I believe that Lord Bearsted's opposition to the Bill has been due to a misunderstanding, as he was not aware of the negotiations that had taken place about the provision of barges. He was under the impression that the Bill meant that ships would have to go down the river and outside the three-mile limit to get rid of their oily water. This, he thought, would cause great inconvenience and expense, and would be damaging to trade. I could read the letters which passed later on between the different authorities by which this business was satisfactorily arranged; if your Lordships so desire.

NOBLE LORDS

No.

LORD SOMERLEYTON

This friendly settlement is the necessary complement to the Bill, as every one agrees that the only way of curing the evil is to induce the master of an oil steamer to regard it as part of his regular business to deposit his oil in barges provided for the purpose. Without this agreement the Bill cannot be properly understood. Efforts were made to have this agreement, or the substance of it, put into the Bill, so as to have the whole thing in one document, but the dock companies strongly objected to be put under a statutory obligation to provide barges for a nuisance brought to their waters by a certain class of shipowners owing to a new development in trade. There is a good deal to be said for their argument, and if the barges are, in fact, provided it does not matter much whether the provision is made compulsorily or voluntarily. The oil companies are only interested in this matter in their capacity as shipowners, and if they decline to adhere to the arrangement made by their fellow shipowners I think that they ought at least to have given us the reasons why an arrangement which was good enough for the Chamber of Shipping is not good enough for them.

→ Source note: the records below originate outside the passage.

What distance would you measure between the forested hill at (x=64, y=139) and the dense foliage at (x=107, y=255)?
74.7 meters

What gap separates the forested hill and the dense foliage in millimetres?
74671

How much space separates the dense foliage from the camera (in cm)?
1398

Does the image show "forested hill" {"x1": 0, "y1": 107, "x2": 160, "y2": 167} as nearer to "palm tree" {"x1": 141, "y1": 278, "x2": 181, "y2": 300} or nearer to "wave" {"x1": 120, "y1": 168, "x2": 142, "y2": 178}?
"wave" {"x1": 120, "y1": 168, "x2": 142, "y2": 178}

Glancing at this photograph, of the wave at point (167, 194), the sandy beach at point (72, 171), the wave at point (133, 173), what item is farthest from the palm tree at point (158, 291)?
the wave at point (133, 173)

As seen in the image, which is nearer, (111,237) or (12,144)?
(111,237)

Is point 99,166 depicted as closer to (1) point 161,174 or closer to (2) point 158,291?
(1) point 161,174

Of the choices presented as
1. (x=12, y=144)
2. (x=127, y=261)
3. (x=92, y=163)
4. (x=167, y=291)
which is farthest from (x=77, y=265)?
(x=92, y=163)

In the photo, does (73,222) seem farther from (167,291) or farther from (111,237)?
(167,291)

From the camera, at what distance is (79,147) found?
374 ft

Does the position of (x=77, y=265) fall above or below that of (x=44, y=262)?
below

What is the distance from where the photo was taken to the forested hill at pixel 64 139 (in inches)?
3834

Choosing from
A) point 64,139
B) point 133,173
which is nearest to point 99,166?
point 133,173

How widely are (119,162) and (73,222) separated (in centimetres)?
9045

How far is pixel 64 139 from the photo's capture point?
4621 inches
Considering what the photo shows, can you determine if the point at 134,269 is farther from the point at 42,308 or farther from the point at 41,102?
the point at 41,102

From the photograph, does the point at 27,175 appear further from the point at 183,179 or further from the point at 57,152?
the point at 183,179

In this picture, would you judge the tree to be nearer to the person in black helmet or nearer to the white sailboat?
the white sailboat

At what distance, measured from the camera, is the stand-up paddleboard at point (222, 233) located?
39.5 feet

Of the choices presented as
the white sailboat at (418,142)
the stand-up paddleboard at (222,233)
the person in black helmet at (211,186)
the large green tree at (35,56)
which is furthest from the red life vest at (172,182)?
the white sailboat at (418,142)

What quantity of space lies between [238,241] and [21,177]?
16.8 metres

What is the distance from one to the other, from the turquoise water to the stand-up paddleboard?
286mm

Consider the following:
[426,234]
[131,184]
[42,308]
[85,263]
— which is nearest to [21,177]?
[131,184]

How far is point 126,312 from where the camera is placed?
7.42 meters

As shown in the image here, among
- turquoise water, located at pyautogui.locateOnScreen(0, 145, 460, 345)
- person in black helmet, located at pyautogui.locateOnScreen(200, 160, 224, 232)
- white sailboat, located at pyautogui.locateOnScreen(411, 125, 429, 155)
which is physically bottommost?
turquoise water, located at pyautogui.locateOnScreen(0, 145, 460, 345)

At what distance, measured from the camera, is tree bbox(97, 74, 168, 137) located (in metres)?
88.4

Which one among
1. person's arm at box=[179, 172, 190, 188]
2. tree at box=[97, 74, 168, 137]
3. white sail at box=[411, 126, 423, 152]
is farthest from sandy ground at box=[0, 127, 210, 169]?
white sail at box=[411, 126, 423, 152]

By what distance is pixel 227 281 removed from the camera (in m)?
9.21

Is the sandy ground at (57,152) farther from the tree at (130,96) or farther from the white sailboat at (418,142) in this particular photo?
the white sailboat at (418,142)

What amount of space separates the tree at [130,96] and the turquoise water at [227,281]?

I do not think it is necessary for rue to allude further to the clauses of the Bill or to the Royal Navy, unless any noble Lord wishes to know why the Bill is not to be applicable to the Royal Navy. It is clear that the ships of tie Crown must be in a different position from, and cannot be open to inspection in the same way as, other ships. It is not necessary for me, I think, to go further into that. I would, however, mention that I believe this barge or receptacle question will be very much more easily settled than was thought. There are already in existence several ingenious devices for separating in the barges the oil from the water, one of which will, no doubt, be adopted. If the Bill is thrown out the nuisance will be continued and the workers' holidays throughout the country will be menaced and spoilt the waste continued, and the fishing endangered. If the Bill passes into law I venture to think that the nuisance will be abated and economy encouraged, and that we shall be able to enjoy our own seashores. I trust, therefore, that your Lordships will not accept the Amendment which has been moved.

LORD BEARSTED

My Lords, perhaps you will permit me to say a few words in reply to what has fallen from the noble Lord in charge of the Bill. I am very glad to see that every single measure I have advocated for getting rid of this trouble has been considered and adopted. The noble Lord would have saved the House a great deal of time and those who have watched the progress of this Bill a great deal of anxiety if he had been able to assure us before that proper receptacles would be provided, because then our difficulties would have been met. I am quite satisfied with the assurance he has given and I, therefore, ask the leave of your Lordships to withdraw my Amendment.

Amendment, by leave, withdrawn.

On Question, Bill read 2a, and committed to a Committee of the Whole House.